BUSINESS AND LIFE: Delivering red carpet customer service

Dr. Valda Henry
Dr. Valda Henry

This week, we begin our series on “Delivering Red Carpet Customer Service” and focus in this article on the definition of customer service.

The Institute of Customer Service defines customer service as the sum total of what an organisation does to meet customer expectations and produce customer satisfaction.  Alison Doyle defines customer service as helping customers satisfy the need that brought them into the store/company.  Another definition is that customer service is the practice of providing customers with a positive, helpful experience.

How many times have you gone into a business place and received a positive, helpful experience?  How many times have you gone into a business place and encountered persons who were committed to fulfill your expectations and ensure you were satisfied or delighted with the service? How many times have you gone into a business and had your needs met in the manner expected? We would like to hear from you.

People often complain about customer service in Dominica with many ranking it poor based on indifferent or bad attitude, lack of knowledge of the product or service offered, lack of appreciation of the customer and gossiping while ignoring the customer.  This reputation for poor service is incompatible with our reputation for hospitality.  We, Dominicans boast of our hospitality, and will cite the fact that we will give up our beds for a stranger or visitor to our homes; yet we cannot make the same boast with respect to customer service.  Why is that so?

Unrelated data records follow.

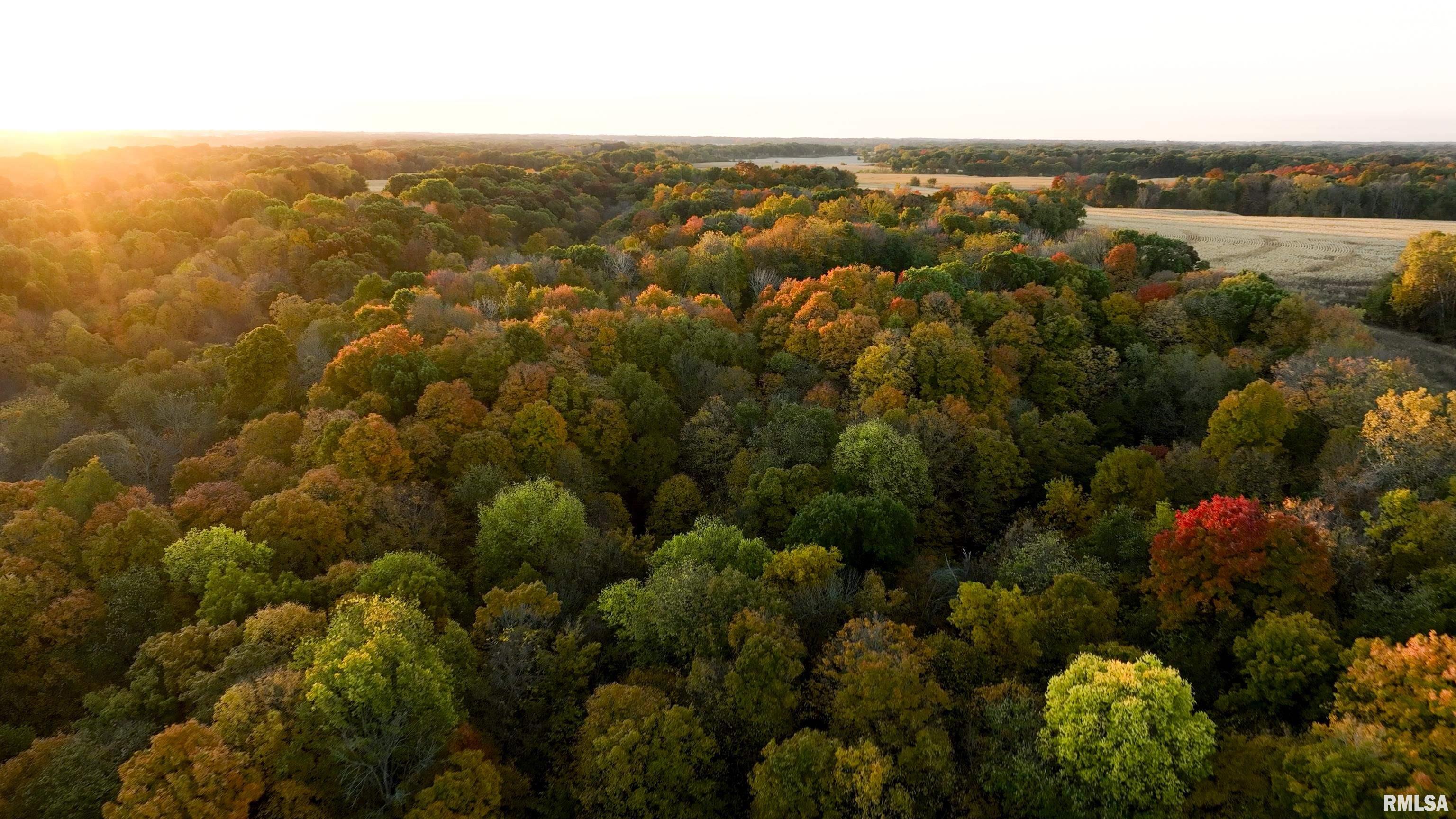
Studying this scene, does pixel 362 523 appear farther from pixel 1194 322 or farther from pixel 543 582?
pixel 1194 322

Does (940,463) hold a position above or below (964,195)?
below

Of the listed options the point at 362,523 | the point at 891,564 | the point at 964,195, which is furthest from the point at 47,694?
the point at 964,195

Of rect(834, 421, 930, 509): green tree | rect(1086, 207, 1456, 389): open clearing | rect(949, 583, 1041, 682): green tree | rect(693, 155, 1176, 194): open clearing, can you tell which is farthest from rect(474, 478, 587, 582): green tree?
rect(693, 155, 1176, 194): open clearing

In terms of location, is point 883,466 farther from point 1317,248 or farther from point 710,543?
point 1317,248

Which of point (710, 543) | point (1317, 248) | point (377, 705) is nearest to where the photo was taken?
point (377, 705)

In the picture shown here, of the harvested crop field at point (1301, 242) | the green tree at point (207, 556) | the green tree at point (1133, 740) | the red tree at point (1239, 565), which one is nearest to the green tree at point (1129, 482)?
the red tree at point (1239, 565)

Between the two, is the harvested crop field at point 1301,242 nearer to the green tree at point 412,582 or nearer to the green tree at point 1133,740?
the green tree at point 1133,740

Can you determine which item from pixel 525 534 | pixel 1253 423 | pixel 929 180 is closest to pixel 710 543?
pixel 525 534
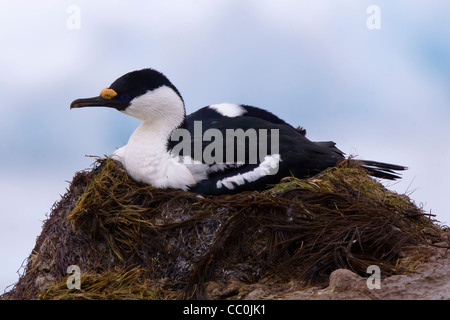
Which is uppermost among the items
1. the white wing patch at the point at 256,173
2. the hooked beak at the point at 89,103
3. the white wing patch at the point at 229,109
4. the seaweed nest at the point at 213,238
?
the hooked beak at the point at 89,103

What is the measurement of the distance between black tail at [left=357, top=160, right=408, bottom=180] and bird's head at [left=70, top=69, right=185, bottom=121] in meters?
2.36

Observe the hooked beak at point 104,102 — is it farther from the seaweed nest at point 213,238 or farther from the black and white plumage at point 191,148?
the seaweed nest at point 213,238

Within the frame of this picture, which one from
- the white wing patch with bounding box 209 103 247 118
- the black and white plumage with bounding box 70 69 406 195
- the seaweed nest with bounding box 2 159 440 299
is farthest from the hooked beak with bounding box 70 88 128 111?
the white wing patch with bounding box 209 103 247 118

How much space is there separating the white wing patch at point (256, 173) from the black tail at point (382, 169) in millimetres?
1428

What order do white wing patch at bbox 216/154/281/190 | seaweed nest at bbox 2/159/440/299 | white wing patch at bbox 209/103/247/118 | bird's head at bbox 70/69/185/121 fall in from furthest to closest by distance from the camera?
white wing patch at bbox 209/103/247/118 < bird's head at bbox 70/69/185/121 < white wing patch at bbox 216/154/281/190 < seaweed nest at bbox 2/159/440/299

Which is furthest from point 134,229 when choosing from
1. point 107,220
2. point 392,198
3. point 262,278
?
point 392,198

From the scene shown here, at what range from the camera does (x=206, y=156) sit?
6324 millimetres

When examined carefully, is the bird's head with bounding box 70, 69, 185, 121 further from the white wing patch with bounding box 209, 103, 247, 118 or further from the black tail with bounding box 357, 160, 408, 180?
the black tail with bounding box 357, 160, 408, 180

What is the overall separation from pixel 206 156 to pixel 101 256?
1461 mm

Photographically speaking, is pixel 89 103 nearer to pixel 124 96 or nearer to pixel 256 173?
pixel 124 96

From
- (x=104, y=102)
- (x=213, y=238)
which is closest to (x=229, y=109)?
(x=104, y=102)

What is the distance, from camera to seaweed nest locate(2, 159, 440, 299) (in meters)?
5.27

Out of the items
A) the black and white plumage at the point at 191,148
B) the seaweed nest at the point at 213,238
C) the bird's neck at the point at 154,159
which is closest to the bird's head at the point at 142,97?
the black and white plumage at the point at 191,148

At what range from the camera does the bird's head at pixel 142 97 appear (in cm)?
662
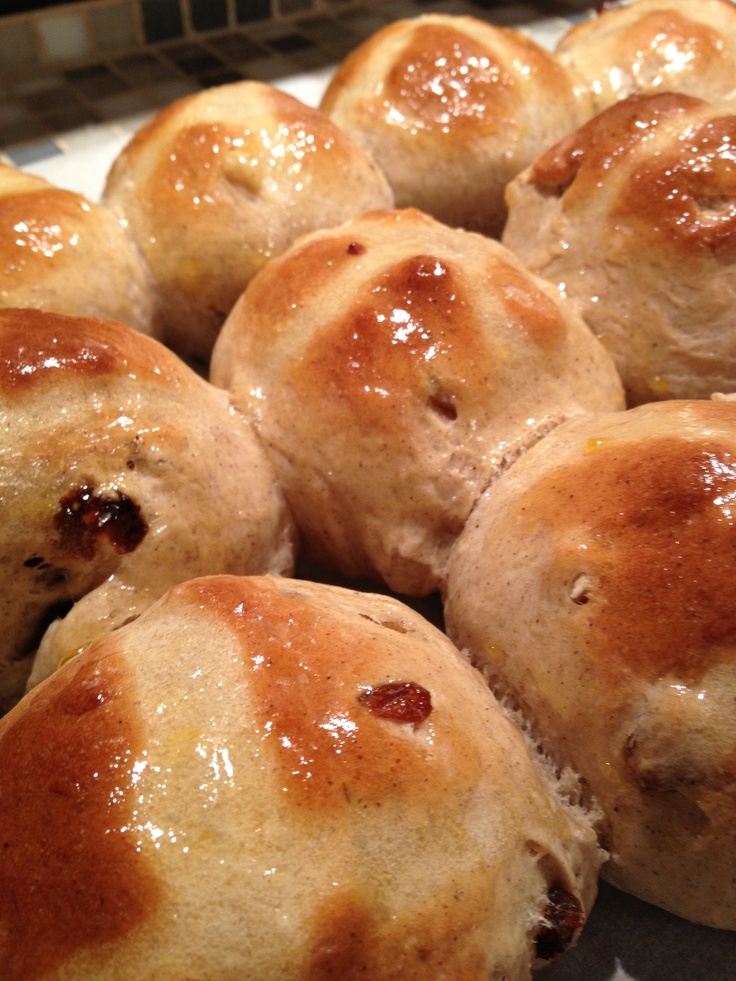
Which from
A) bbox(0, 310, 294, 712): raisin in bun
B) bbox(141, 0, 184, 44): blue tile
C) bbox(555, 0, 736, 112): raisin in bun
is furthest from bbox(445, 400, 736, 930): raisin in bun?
bbox(141, 0, 184, 44): blue tile

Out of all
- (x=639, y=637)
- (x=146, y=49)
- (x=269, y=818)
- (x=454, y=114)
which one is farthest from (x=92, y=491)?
(x=146, y=49)

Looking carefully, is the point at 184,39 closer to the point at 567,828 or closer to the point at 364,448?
the point at 364,448

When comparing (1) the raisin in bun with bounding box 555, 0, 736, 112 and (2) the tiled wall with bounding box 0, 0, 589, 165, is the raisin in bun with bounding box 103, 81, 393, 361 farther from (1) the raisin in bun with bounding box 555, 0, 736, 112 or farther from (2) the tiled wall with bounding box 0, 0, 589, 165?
(2) the tiled wall with bounding box 0, 0, 589, 165

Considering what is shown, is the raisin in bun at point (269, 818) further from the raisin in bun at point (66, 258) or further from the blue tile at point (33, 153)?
the blue tile at point (33, 153)

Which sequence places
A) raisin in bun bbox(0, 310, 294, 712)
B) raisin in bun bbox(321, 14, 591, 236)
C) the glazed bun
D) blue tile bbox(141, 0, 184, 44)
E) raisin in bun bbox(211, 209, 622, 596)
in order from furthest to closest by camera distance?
1. blue tile bbox(141, 0, 184, 44)
2. raisin in bun bbox(321, 14, 591, 236)
3. the glazed bun
4. raisin in bun bbox(211, 209, 622, 596)
5. raisin in bun bbox(0, 310, 294, 712)

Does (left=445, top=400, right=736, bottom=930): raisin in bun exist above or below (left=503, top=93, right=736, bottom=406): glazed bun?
below

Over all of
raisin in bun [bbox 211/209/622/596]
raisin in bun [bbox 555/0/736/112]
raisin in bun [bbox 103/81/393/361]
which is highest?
raisin in bun [bbox 555/0/736/112]

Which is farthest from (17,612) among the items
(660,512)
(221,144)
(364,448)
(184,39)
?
(184,39)
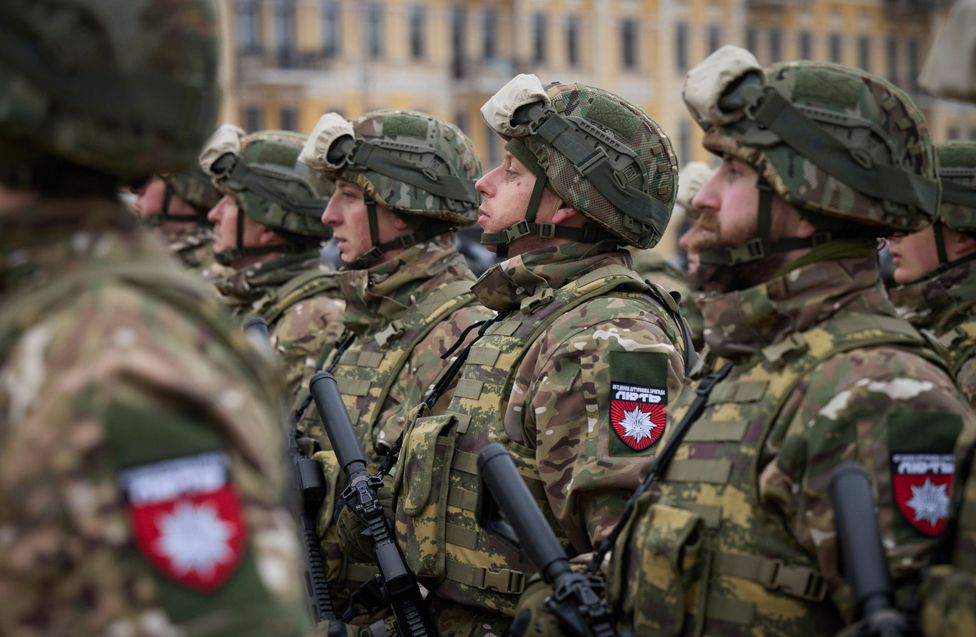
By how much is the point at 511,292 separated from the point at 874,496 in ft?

The answer may lie in part because we often associate service with servitude.  People make comments like “Slavery done!” “I am not a slave”. Other reasons include disgruntled employees who believe that they are not paid to serve and that in giving poor service they are getting back at their employer.  Lack of proper or effective training also contributes to this attitude of poor service.  The reasons are not limited to the employees.  Employers in part are also responsible for poor service as the culture of the organisation determines the quality of service that is acceptable.  Since culture is determined at the top, owners and managers must also bear some responsibility for the poor customer service.

The customer is the most important element of a company’s success, for without customers, a company, no matter how beautiful its building, well trained and experienced its staff, cannot be successful.  If the customer is so important, why is it so many businesses and employees neglect the customer and take umbrage when they hear the old adage that, “the customer is always right?”   Why do they go to pains to show the customer is not always right, often citing examples of disrespect or whining?

Let us explore the concept of “the customer always being right.” It suggests that if we were in business to fulfill the needs of the customer, then we must identify the customer needs and wants and provide it.  It begs us to take a different, more proactive approach to customer complaints.  We should see the complaining customer as a goldmine of opportunities for that customer often challenges us to enhance the quality of the product and service we provide and directs us to new markets.  While disrespectful and rude behaviours from customers should not be condoned, we should determine the cause of that behavior.  We may find a problem with our processes, employees, goods or service, and thus discover the opportunity to make amends and possibly secure new markets.  If we believe that the customer is always right we are constantly in search of enhancing our service.  We will not accept mediocre service and we will be committed to delivering “Red Carpet Customer Service”.

Donna Cutting (2008)  sees “Red Carpet Customer Service” as a place where red carpets are rolled out for you, the customer, wherever you went, where people greeted you by name, with a smile and boundless enthusiasm.  A place where you feel loved, wanted and expected wherever you travelled.  Would you like to be in this place?